Software-defined hardware allows chip designers to create modules that can be activated or deactivated depending on the application’s requirements. This flexibility ensures that the chip remains power-efficient and capable of delivering high performance for the intended task. It is a revolutionary approach that addresses the dynamic needs of the modern AI landscape.

Beyond chip design, AI is making significant inroads into the entire semiconductor lifecycle. McKinsey’s research suggests that AI can play a crucial role in various stages, from capital allocation and product portfolio definition to chip design and supply chain management.

AI-driven automation promises to streamline processes, improve operational efficiencies, and reduce costs. For example, Google’s open chip architecture leverages AI to design chipsets, demonstrating the potential of AI in semiconductor design. Additionally, AI can optimise supply chain operations, mitigating issues like the supply chain disruptions experienced during the Covid-19 pandemic.

The semiconductor industry is on the cusp of a revolution driven by AI and customisation. As the demand for AI-powered devices continues to grow, semiconductor designers must adapt to meet the diverse needs of different applications efficiently. Software-defined hardware, domain-specific chipsets, and AI-driven automation are key trends that will shape the industry’s future.

Recognising the strategic importance of AI and talent development, semiconductor companies are embracing AI as a top priority. The International Technology Roadmap for systems and devices (IEEE) is also actively contributing to the ecosystem’s development. The semiconductor industry’s transformation is inevitable, and those who harness the power of AI and customisation will thrive in this new era of semiconductor design and technology.

The semiconductor industry is in the midst of a transformative era, driven by the integration of AI and the growing demand for customisation. In a recent discussion, industry experts explored the various facets of this revolution, from custom chipsets to software-defined hardware and the role of AI in reshaping semiconductor design and development.

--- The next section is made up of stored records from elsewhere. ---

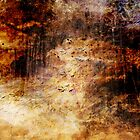 Flurry by Anne  McGinn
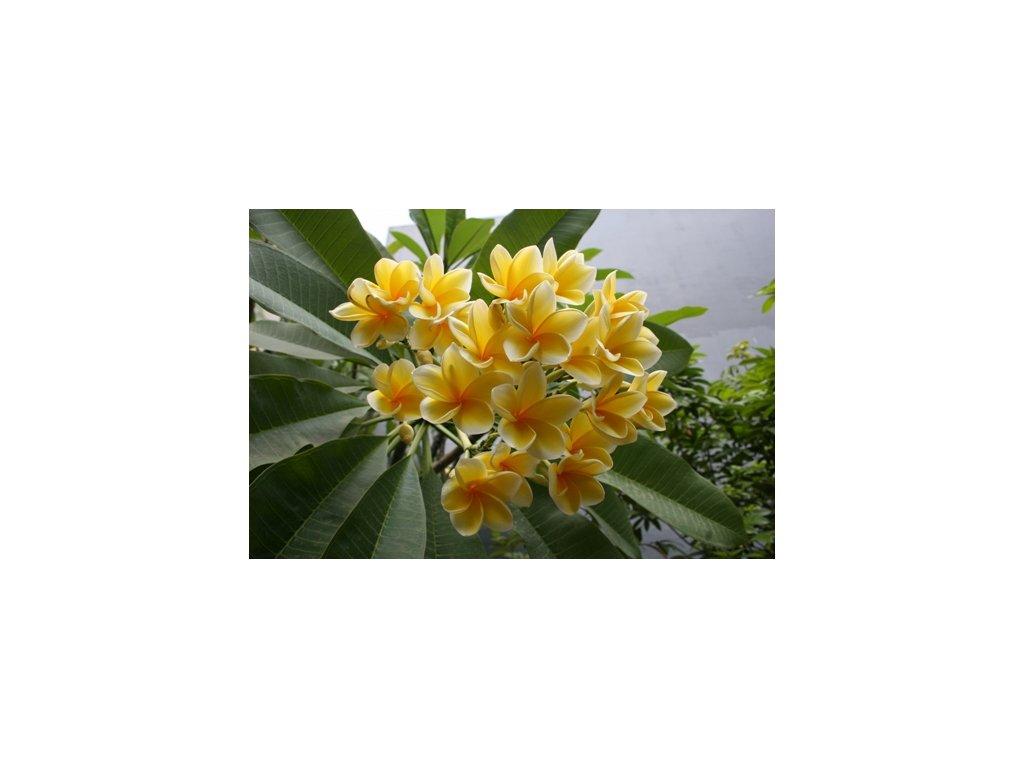 plumeria Bali Hai Gold1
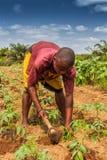 CABINDA/ANGOLA - 9 juin 2010 - agriculteur rural à jusqu'à la terre dans Cabinda L'Angola, Afrique Images libres de droits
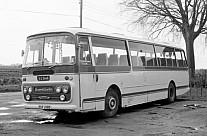 EUF218D Dack Terrington St.Clement Southdown MS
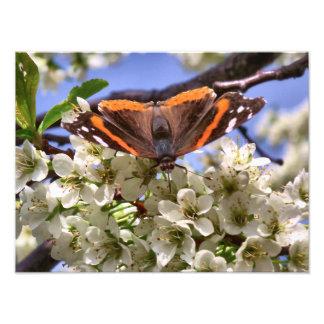 Roter Admirals-Schmetterling Kunst Photo
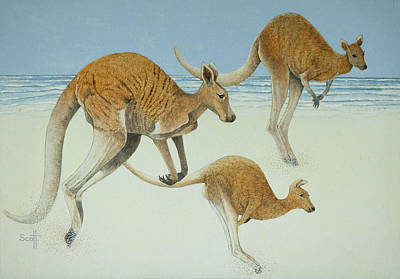 Kangaroo Painting - Leaping Ahead by Pat Scott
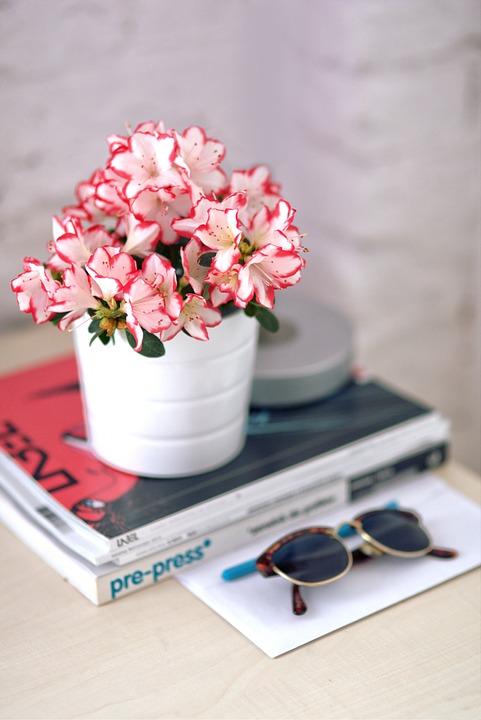 azalea, white pot, sunglasses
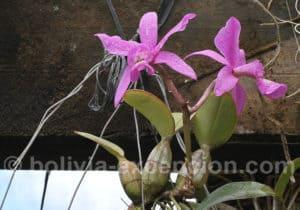 Orchidée Concepcion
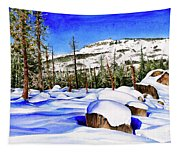 #202 Donner Summit Tapestry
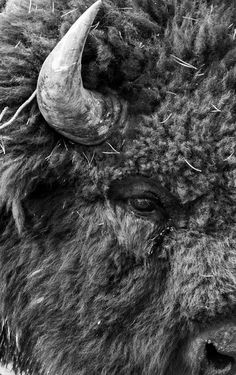 Bison - Black and White Photography Animal Bufalo, Beautiful Creatures, Animals Beautiful, Buffalo Art, Buffalo Animal, Buffalo Painting, Animals And Pets, Cute Animals, American Bison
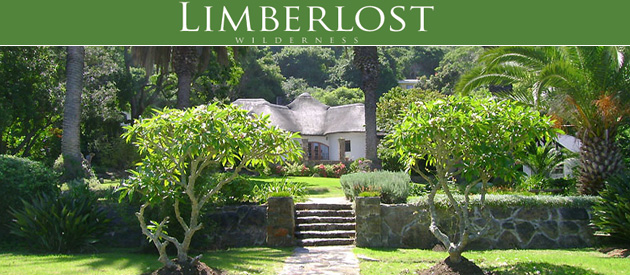 LIMBERLOST, WILDERNESS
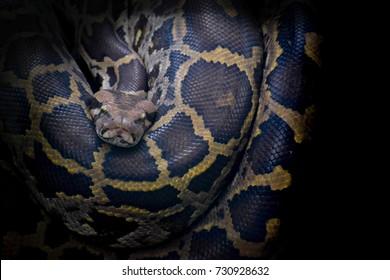 Indian Python.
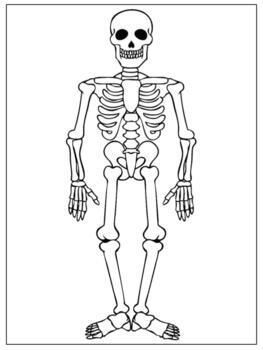 picture about Skeleton Cut Out Printable identify Skeleton Puzzle Worksheets Coaching Materials TpT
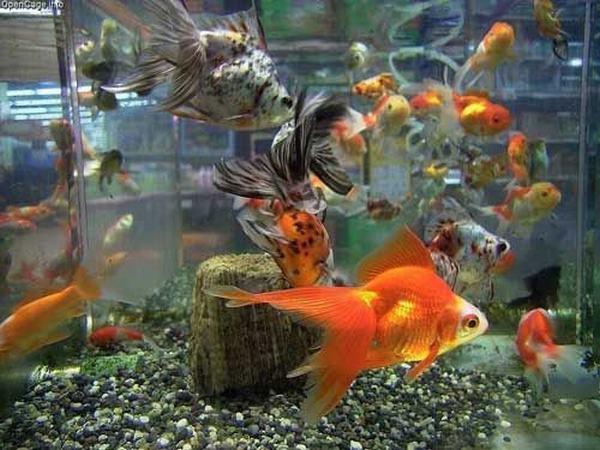 Nằm mơ thấy bắt được cá vàng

In this article, we will take a closer look at the insights and innovations shared during this enlightening conversation.

AI’s Role and Customisation with ASICs and Domain-specific Chipsets

Application-specific integrated circuits (ASICs) and domain-specific chipsets, as the name suggests, are designed with a specific application or use case in mind. These chips are tailored to excel in their intended application, whether AI for autonomous vehicles or industrial automation.

What is noteworthy is that these ASICs are not one-size-fits-all solutions. Instead, they are finely tuned to meet the unique requirements of each application, resulting in improved efficiency and cost-effectiveness. This move towards customisation is changing the game in semiconductor design, allowing companies to offer specialised chipsets that cater to diverse industries and applications.

The software-defined hardware challenges the traditional approach of fixed hardware configurations. Instead, it introduces flexibility by enabling modules within a chip to be activated or deactivated depending on the specific application’s needs.

For example, consider a Tesla car. Customers can purchase a base model and then choose to enable additional features or functionalities as needed. These features are already present in the hardware, but they can be unlocked through software activation. This approach allows for greater adaptability and efficiency in hardware usage.

AI is making its mark throughout the semiconductor lifecycle. One notable application of AI is in creating knowledge bases and chatbots to aid in post-silicon ramp-up. Semiconductor engineers face the challenge of rapidly acquiring diverse skill sets as they work on chips for different applications. To streamline this learning process, companies are using AI-driven chatbots to provide engineers with quick access to training materials, data, and insights, helping them ramp up more efficiently.

In the pre-silicon phase, AI is proving invaluable in the realm of safety simulations. In the automotive industry, safety is paramount, and AI simulations are being used to test and verify chip functionality in critical safety scenarios. This ensures that chips meet the stringent safety standards for applications like autonomous vehicles.

Untapped Revenue Potential

By integrating AI into various aspects of the semiconductor process, companies can improve operational efficiencies, reduce costs, and create new revenue streams. For instance, AI can optimise capital allocation, enhance product portfolio definition, assist in chip design, and streamline supply chain management.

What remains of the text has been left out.